The Scientific Papers of the Hon. Henry Cavendish, F.R.S. (Cambridge
University Press. 2 vols. £6 net.)—This is the first complete edition of the writings of Cavendish, the eminent scientist, who died in 1810, and whose name is still held in honour by chemists had physicists. His electrical researches were edited with elaborate care by James Clerk Maxwell in 1879, and, after revision by Sir Joseph Larmor, form the first volume. The second volume, edited by Sir Edward Thorpe with the assistance of the Astronomer Royal and others, contains Cavendish's papers on chemistry and dynamics, some of which were printed at the time for the Royal Society, while others remained in manuscript at Chatsworth.
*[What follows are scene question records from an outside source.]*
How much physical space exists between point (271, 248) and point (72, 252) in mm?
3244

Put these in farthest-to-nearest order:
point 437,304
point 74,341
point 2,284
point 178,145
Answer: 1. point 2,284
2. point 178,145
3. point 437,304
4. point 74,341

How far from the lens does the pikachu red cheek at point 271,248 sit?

Cavendish was regarded by his contemporaries as an eccentric recluse—" the richest of all the wise men and the wisest of all the rich." But in the course of his long and lonely life he " occupied himself in turn with every branch of physical science known in his time," and " impressed the marks of his genius and the extra- ordinary penetrative force of his intellect on them all." As a chemist, for example, he discovered the true composition of air and of water, he distinguished one gas from another and recognized the principle of gaseous diffusion, and he was the first to prepare arsenic acid. He advanced the study of heat, he had grasped fundamental physical problems such as that of the tides, and he was deeply interested in terrestrial magnetism. The queer little man who was ridiculed by his own generation has proved to be a scientific pioneer of the first order. This handsome edition of his works, finely printed and carefully
annotated, with essays by leading men of science, is a worthy monument to Henry Cavendish's memory.